“Coming out of the closet” is often perceived as a choice that a person takes because they want to. Glitter, flowers, fur, runway fashion and stars shine on the stage. Light meets glitter, creating mirrors of lights like a disco ball. Wear your skin comfortably today. Wigs are about to be snatched. It is about to go down!
Crowns of beauty and makeup products decorate the stage. Red lips and glittered eyelids. Bald heads, contoured faces and two long-legged ladies lead the show. A contagious ambiance flows from the stage to the audience like a Grahamstown breeze hitting your face cold. The audience walks in lively. Their voices call out in excitement. “This is everything!” whispers an audience member in anticipation.
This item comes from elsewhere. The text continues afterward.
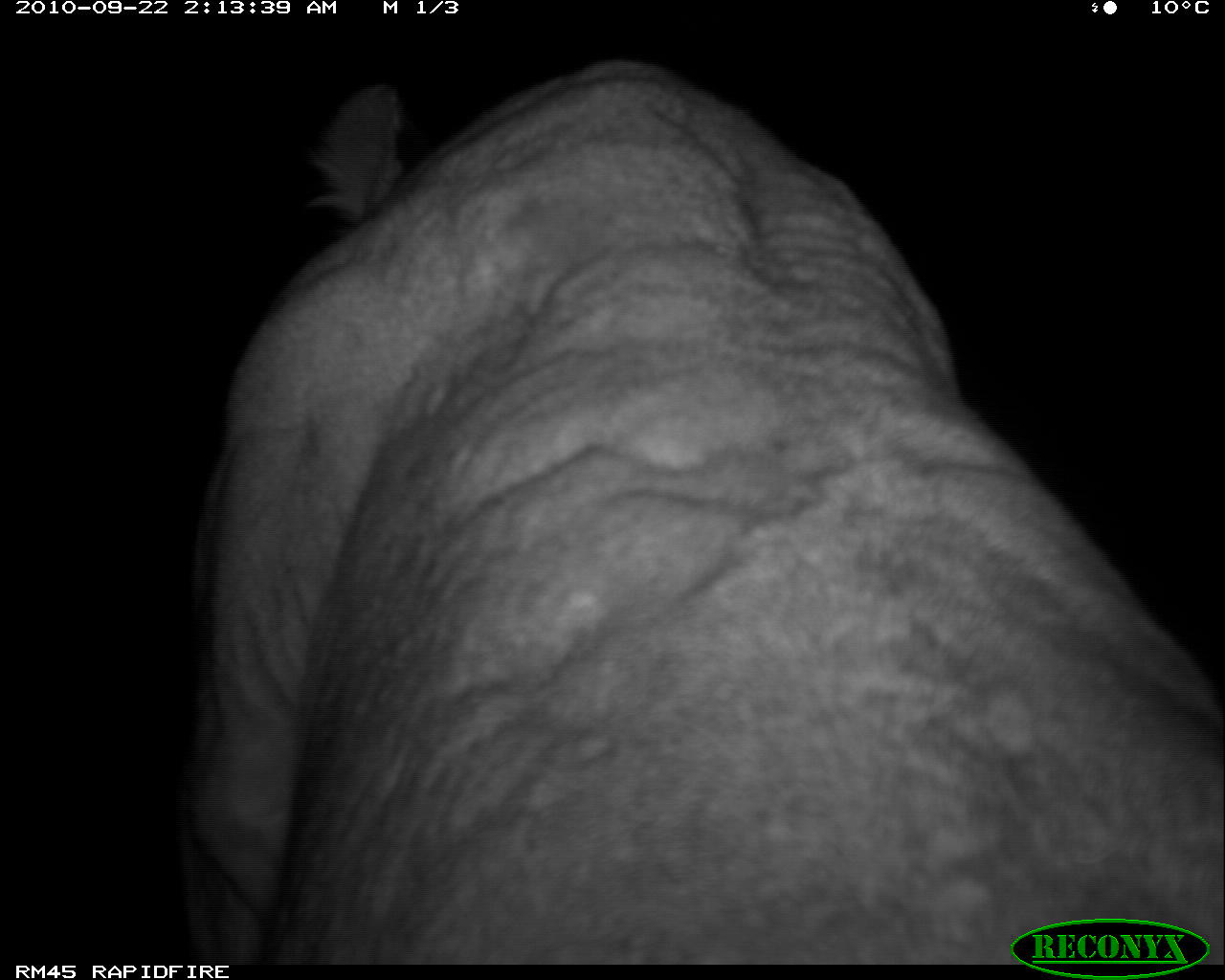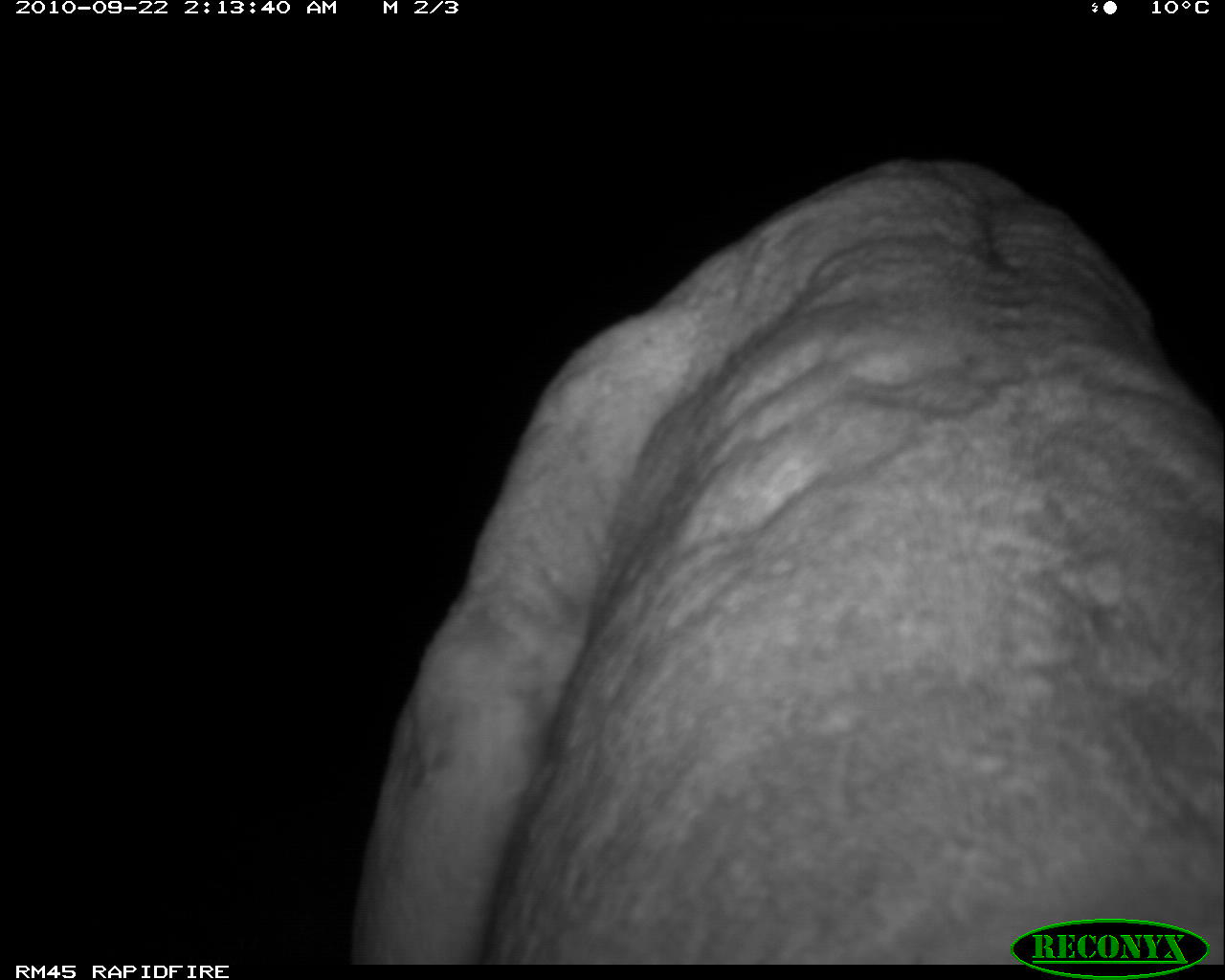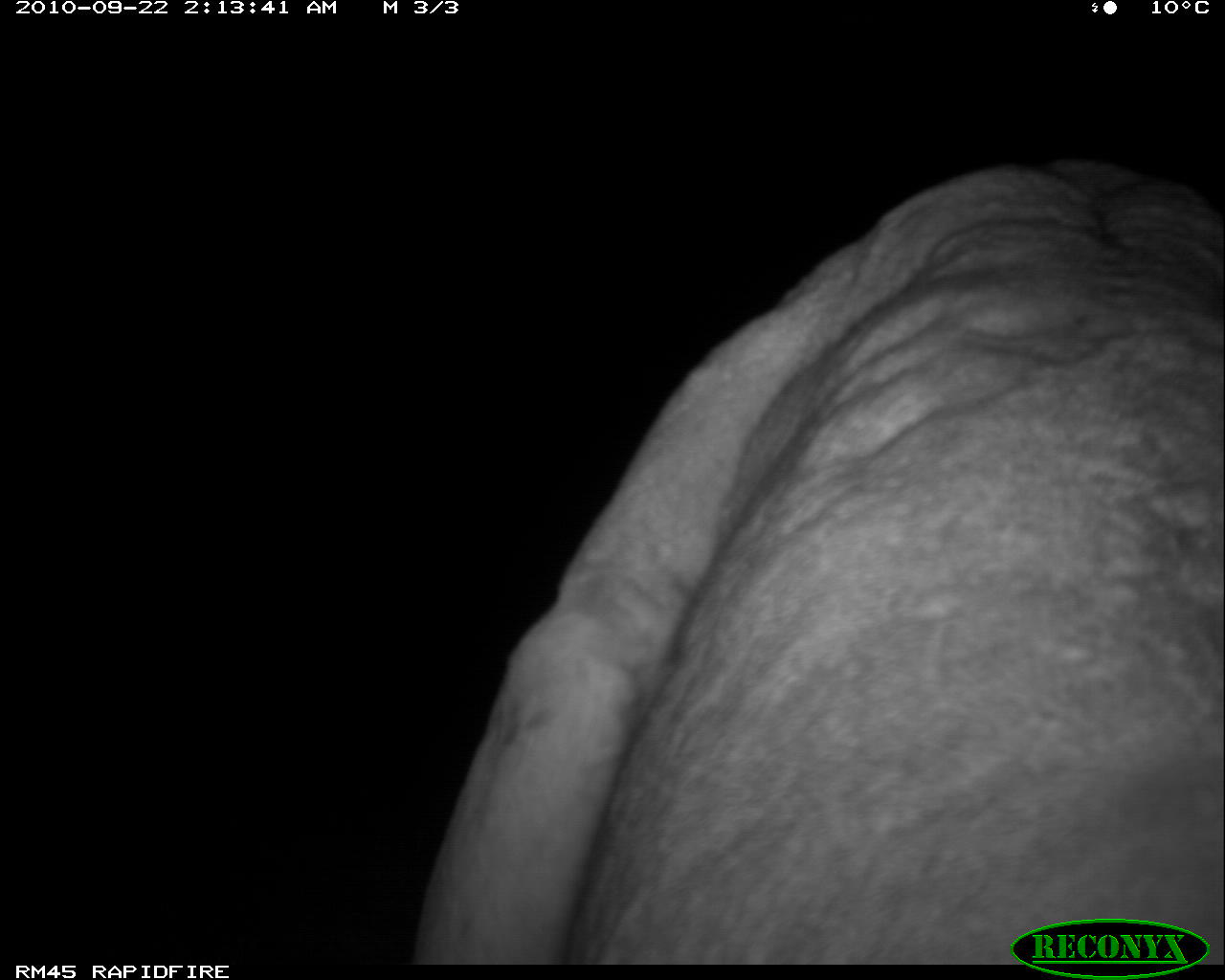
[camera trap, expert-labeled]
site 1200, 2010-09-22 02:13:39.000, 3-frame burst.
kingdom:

Diana Ross bursts the speakers with liberating lyrics:
I’m coming out / I want the world to know / Got to let it show!
“Yesss!” screams the crowd. It is amazing how the performance of society’s caricatures of what it is to be gay enamour and entertain audiences; while in real life gay men and lesbian women are battered and scarred in tongue and hand.
Rainbow disco lights shine bright like the rainbow of the lesbian, gay, bisexual, transgender, queer and pansexual (LGBTQP) community. The music sets the mood like music ought to. The lyrics are like the engine of a car propelling the plot.
“Dumelang bo moghyel le bo moboy! And all our convertibles in the room. Our trans people”.
Hijinks Theatre & ZikkaZimba Productions collaborate to create a truth-telling story, Born Naked. Satire and loads of drama; songs and smooth, fluid dance moves depict a hilarious story of two gay men on a journey of self-discovery. Drag queens, high heels, bling-bling and beauty competitions aid in driving this narrative.
Blaq Widow (Jake Nathane) and Queen Bling (Lethabo Bereng) unfold the struggles gay men undergo. Patriarchs turn into policemen and homes become restriction orders, where you are prohibited to go because you are “a confused young boy”. Songs like Helen Reddy’s I Am Woman strengthen this awakening performance, reminding society that drag queen simply translates to “gender-bending illusionist”.
Bling Queen reminds the crowd that a limited number of designers (including Gert-Johan Coetzee and David Tlale) can dress up black women. Gay pride is enlaced into the script – a perfect way of closing off Pride Month in truth and colour.
Affirmatory Brenda Fassie lyrics, “I’m no weekend special!” remind all women that they are not booty calls. The script comes to grips with questions society usually asks the LGBT community: “Are you a woman?”
Bereng plays the character of a transgender woman who takes her first step into womanhood in her early twenties. She sacrifices all her savings for her surgery. The misconceptions around transitioning are grappled with. The challenges transgender women face in South Africa (such as Steve Biko Academic Hospital being one of the few medical institutions that provide gender reassignment therapy) are highlighted. The lack of testosterone in state hospitals is shown through how birth control is used instead.
Born Naked tells a story of how finding solace and uniformity becomes a pursuit. It tells of how liberating it is to not be beaten up for your sexuality. It recounts how amazing it is to find someone who appreciates you for who you are.
“Two men approached her asking her about her gender. Something was wrong… She always says goodbye… her tongue and genitalia were cut and placed in her mouth.”